= Foley v Classique Coaches Ltd. =

1934 English contract law case

Foley v Classique Coaches Ltd. [1934] 2 KB 1 is an English contract law case decided in 1934 relating to restraint of trade and forward-looking agreements to agree. The initial judgment delivered in the High Court held that there was no "undue" restraint of trade, and this was upheld in the Court of Appeal.

==Details==
The plaintiff sold some land to the defendants as a location for their motor coach business, subject to a further agreement that the defendant would buy petrol from the plaintiff.

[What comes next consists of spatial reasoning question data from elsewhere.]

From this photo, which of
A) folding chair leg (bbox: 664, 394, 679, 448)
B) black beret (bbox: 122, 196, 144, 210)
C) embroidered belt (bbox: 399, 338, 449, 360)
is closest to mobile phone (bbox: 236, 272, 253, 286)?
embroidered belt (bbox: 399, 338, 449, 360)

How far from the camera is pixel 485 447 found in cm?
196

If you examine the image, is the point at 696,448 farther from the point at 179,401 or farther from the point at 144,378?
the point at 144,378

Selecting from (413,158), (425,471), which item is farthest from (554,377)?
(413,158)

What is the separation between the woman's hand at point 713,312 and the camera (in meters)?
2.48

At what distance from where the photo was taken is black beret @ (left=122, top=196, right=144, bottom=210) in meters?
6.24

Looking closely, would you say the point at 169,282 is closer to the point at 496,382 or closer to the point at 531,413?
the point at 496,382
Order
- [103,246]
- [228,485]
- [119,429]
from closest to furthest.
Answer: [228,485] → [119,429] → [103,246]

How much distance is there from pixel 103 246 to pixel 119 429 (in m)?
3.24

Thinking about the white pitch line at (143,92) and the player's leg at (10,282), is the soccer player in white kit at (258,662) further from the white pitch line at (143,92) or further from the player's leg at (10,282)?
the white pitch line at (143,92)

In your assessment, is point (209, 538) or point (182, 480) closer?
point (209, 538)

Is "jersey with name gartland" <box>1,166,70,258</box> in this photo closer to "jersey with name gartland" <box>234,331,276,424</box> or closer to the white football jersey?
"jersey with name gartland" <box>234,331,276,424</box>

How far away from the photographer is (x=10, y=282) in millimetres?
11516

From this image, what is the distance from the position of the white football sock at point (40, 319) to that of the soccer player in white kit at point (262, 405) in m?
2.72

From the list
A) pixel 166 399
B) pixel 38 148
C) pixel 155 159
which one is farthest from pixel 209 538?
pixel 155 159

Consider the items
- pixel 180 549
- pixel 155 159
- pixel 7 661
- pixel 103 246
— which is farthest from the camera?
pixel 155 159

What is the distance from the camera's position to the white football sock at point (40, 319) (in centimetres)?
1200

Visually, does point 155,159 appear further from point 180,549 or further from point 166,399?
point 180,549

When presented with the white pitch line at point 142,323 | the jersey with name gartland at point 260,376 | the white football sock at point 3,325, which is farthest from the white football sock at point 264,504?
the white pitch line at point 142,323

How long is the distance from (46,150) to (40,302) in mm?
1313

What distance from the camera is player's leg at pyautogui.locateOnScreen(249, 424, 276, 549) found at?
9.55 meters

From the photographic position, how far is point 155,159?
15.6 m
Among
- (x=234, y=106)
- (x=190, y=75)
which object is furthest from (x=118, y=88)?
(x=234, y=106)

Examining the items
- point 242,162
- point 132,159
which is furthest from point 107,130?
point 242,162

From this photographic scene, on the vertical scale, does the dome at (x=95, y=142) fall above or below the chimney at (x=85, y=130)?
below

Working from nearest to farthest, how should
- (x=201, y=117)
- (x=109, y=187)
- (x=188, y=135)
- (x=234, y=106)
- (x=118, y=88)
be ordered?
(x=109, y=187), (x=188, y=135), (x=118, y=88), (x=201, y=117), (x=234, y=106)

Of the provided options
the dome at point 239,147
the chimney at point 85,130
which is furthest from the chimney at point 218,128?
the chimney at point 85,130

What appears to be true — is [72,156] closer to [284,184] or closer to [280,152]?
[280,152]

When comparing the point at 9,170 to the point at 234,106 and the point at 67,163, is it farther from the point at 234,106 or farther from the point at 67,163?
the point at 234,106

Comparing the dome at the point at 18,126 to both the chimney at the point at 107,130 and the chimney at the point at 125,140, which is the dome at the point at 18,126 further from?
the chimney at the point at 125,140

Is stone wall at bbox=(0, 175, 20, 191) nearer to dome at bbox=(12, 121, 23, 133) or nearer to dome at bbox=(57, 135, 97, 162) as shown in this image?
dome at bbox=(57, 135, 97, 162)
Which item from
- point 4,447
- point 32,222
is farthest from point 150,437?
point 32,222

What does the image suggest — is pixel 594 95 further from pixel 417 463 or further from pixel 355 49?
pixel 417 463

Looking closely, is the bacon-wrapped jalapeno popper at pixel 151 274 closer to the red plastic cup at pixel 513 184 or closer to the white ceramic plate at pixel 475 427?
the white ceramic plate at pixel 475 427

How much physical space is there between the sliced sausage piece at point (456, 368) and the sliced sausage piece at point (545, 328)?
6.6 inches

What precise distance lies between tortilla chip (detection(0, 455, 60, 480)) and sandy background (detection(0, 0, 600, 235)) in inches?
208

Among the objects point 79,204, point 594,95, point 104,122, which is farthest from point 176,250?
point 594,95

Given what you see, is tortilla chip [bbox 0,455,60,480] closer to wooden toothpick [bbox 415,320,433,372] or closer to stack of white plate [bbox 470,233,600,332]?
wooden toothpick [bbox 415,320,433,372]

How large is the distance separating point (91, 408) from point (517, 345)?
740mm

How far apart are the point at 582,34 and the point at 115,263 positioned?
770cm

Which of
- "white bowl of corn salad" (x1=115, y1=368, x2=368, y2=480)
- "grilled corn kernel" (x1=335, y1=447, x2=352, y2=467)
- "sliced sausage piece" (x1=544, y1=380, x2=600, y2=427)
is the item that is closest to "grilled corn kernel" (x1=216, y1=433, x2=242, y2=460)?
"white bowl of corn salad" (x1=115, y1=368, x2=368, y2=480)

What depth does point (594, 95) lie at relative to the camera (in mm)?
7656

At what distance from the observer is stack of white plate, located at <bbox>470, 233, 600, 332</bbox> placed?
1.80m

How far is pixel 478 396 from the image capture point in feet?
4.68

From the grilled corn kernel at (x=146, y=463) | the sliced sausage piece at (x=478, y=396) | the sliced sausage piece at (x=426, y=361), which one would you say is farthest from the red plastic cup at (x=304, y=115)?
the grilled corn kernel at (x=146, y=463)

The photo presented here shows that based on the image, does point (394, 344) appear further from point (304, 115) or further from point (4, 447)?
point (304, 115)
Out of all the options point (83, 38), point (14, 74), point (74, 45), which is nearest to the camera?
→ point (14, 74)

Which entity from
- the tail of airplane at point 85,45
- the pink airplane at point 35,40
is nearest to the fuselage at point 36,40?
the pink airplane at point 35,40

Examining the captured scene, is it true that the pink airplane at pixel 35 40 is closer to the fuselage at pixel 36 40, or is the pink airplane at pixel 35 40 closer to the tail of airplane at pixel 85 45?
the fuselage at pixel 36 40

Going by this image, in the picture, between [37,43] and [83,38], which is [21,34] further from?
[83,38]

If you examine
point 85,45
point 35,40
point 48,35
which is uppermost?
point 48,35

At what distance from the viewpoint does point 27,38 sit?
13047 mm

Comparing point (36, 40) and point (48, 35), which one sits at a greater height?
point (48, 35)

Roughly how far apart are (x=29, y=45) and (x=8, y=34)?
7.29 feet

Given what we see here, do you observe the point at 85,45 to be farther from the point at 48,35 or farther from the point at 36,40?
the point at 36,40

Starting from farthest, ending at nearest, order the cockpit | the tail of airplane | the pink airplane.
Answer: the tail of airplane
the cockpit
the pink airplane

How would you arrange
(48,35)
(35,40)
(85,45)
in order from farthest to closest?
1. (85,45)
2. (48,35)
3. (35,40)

One factor addressed in the case looked at whether the agreement to agree on prices "in writing and from time to time" made the agreement void for uncertainty, but it was held that a term was to be implied into the agreement that, in the absence of agreement, the price of the petrol was to be a reasonable price: if that could not be agreed, it could be settled by arbitration, as the agreement included provision for arbitration.

In his speech Lord Maugham stated:
It is indisputable that unless all the material terms of the contract are agreed there is no binding obligation. An agreement to agree in the future is not a contract; nor is there a contract if a material term is neither settled nor implied by law and the document contains no machinery for ascertaining it.

The proposition that "unless all the material terms of a contract are agreed, there is no binding obligation" can be treated as one of "the usual principles" of contract law.